1. A wearable device for biofluid analysis, comprising:

a set of sensing electrodes, the set of sensing electrodes including a working electrode which includes: a base electrode including a sensing surface; capture probes immobilized on the sensing surface; and a protective layer disposed on the sensing surface and including a redox couple within the protective layer.

2. The wearable device of claim 1, wherein the capture probes include aptamers.

3. The wearable device of claim 2, where the aptamers include oligonucleotide aptamers.

4. The wearable device of claim 1, wherein the capture probes are immobilized on the sensing surface via chemical bonding to the sensing surface.

5. The wearable device of claim 4, wherein the capture probes are immobilized on the sensing surface via covalent bonding to the sensing surface.

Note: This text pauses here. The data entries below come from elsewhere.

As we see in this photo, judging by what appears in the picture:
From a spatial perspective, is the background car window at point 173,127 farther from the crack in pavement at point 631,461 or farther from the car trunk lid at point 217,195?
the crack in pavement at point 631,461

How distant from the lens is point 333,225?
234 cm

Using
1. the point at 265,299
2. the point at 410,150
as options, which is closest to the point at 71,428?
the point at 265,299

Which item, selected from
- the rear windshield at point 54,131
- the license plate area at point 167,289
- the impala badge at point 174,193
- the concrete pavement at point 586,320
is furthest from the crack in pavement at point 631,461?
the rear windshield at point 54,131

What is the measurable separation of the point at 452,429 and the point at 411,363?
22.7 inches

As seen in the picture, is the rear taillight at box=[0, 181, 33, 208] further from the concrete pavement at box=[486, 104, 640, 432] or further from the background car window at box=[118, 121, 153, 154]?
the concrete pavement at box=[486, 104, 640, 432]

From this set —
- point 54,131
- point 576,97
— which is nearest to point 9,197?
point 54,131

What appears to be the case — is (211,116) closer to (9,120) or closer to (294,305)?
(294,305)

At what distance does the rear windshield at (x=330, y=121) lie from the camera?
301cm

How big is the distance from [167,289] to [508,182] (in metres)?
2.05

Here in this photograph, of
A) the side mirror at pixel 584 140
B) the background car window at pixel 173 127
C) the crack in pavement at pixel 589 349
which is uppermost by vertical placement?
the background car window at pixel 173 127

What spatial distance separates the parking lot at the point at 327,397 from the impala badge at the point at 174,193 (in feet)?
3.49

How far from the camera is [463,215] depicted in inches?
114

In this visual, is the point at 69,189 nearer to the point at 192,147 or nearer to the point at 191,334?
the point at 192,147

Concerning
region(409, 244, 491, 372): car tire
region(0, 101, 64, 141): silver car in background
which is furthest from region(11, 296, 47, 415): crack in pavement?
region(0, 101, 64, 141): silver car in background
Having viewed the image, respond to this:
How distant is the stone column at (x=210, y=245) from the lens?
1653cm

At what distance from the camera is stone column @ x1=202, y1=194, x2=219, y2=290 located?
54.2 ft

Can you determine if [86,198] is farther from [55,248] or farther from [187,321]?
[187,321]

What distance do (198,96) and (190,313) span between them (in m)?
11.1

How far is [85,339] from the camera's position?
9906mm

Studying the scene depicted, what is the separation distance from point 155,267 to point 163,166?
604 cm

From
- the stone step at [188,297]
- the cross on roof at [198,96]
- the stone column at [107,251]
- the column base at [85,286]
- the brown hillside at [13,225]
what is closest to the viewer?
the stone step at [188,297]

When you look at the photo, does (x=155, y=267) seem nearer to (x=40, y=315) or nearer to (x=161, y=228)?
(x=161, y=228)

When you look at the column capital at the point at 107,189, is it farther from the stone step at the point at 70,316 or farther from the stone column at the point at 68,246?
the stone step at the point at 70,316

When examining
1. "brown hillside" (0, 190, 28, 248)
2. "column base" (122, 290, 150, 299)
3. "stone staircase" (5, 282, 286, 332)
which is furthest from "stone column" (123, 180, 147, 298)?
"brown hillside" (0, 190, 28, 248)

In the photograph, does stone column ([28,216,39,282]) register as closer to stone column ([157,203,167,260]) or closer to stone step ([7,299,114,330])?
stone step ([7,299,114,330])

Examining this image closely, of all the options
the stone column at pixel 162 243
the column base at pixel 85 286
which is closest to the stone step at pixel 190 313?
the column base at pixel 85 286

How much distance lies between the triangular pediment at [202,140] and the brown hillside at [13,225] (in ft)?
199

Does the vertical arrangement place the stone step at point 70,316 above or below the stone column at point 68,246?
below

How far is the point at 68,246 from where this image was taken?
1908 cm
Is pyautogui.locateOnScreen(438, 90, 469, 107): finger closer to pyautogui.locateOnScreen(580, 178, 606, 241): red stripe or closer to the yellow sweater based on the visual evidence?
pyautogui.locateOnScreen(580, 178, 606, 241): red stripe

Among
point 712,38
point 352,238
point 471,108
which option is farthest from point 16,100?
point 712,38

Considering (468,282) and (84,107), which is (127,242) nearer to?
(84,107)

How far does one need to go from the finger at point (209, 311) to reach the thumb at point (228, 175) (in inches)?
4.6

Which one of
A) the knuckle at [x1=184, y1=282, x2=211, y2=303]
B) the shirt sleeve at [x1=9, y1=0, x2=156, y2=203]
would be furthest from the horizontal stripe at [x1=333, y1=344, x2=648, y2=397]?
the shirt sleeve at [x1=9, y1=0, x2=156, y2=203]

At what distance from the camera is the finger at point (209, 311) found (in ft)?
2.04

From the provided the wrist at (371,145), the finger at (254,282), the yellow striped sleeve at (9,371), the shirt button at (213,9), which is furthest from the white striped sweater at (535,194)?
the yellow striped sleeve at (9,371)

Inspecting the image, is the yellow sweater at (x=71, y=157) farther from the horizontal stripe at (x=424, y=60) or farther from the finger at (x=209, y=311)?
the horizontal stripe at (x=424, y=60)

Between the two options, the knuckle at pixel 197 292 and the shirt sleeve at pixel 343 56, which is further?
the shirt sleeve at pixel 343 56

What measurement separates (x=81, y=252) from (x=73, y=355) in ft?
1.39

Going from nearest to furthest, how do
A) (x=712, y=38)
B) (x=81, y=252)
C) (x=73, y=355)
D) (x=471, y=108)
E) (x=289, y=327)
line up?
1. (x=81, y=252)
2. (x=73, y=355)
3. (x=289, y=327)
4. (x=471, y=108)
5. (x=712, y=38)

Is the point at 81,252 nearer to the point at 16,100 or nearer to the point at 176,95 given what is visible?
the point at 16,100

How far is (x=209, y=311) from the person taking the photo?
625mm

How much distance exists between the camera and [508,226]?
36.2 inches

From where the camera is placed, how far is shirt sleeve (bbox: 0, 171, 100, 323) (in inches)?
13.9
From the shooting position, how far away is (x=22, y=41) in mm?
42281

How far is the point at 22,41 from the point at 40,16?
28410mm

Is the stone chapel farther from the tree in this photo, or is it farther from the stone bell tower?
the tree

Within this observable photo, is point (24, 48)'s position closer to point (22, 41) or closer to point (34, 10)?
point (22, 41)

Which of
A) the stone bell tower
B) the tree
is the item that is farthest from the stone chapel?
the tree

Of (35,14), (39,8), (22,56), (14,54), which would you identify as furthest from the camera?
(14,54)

6. The wearable device of claim 1, wherein the protective layer includes an absorbent pad.

7. The wearable device of claim 1, wherein the redox couple includes a reducing species and an oxidized form of the reducing species.

8. The wearable device of claim 1, wherein the redox couple includes a Ferricyanide/Ferrocyanide redox couple.

9. The wearable device of claim 1, further comprising a pair of iontophoresis electrodes and a secretory agonist-containing hydrogel layer adjacent to the pair of iontophoresis electrodes.

10. The wearable device of claim 9, further comprising a current source connected to the pair of iontophoresis electrodes.

11. The wearable device of claim 10, further comprising a potentiostat connected to the set of sensing electrodes.

12. The wearable device of claim 11, further comprising a controller connected to the potentiostat and the current source.

13. A method for biofluid analysis, comprising:

providing an electrode and capture probes immobilized on a sensing surface of the electrode;

providing a redox couple;

selectively exposing the sensing surface to the redox couple during a measurement time period; and

performing an impedance measurement of the electrode during the measurement time period.

14. The method of claim 13, wherein providing the redox couple includes spatially segregating the redox couple from the sensing surface during a time period prior to the measurement time period.

15. The method of claim 13, wherein providing the redox couple includes incorporating the redox couple in a protective layer, and disposing the protective layer on the sensing surface.